Under some smoothness assumptions about $u$ this should be zero. (I can compute $u_{tt} + au_{xt} = 0$ and $u_{tx}+au_{xx}=0$ and substitute $u_{tx} = u_{xt}$ from the second equation into the first equation.)

If I use asm1 below, the expression is not simplified, However if I used asm2, the expression is simplified to 0.

Clearly asm1 implies asm2 provided that $u_t+au_x$ is differentiable wrt. $t$ and $x$ and the mixed derivatives are equal.

Is there any way to have Mathematica use the relations in asm2 automatically?

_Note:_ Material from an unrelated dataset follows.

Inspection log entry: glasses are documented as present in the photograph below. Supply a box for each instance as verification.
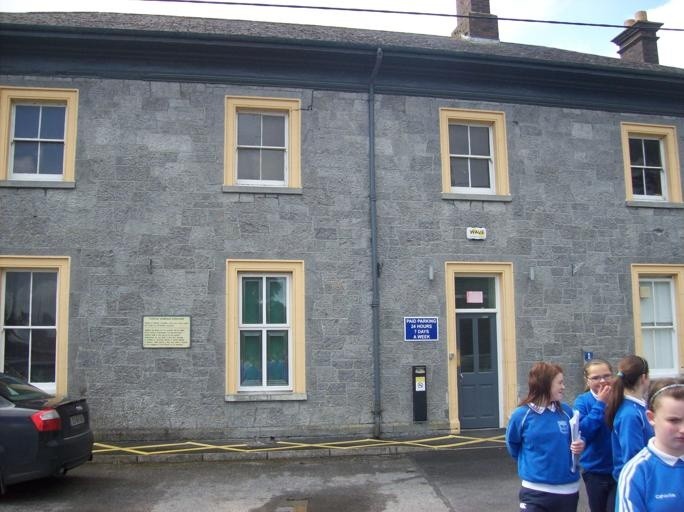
[586,375,614,382]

When I'm trying to simplify more complex equations it is often tedious to have to compute all these relations on higher derivatives.

asm1 = {D[u[t, x], t] + a D[u[t, x], x] == 0};

asm2 = {
   D[u[t, x], t] + a D[u[t, x], x] == 0,
   D[D[u[t, x], t] + a D[u[t, x], x], x] == 0,
   D[D[u[t, x], t] + a D[u[t, x], x], t] == 0

Simplify[D[u[t, x], {t, 2}] - a^2 D[u[t, x], {x, 2}], 
 Assumptions -> asm1]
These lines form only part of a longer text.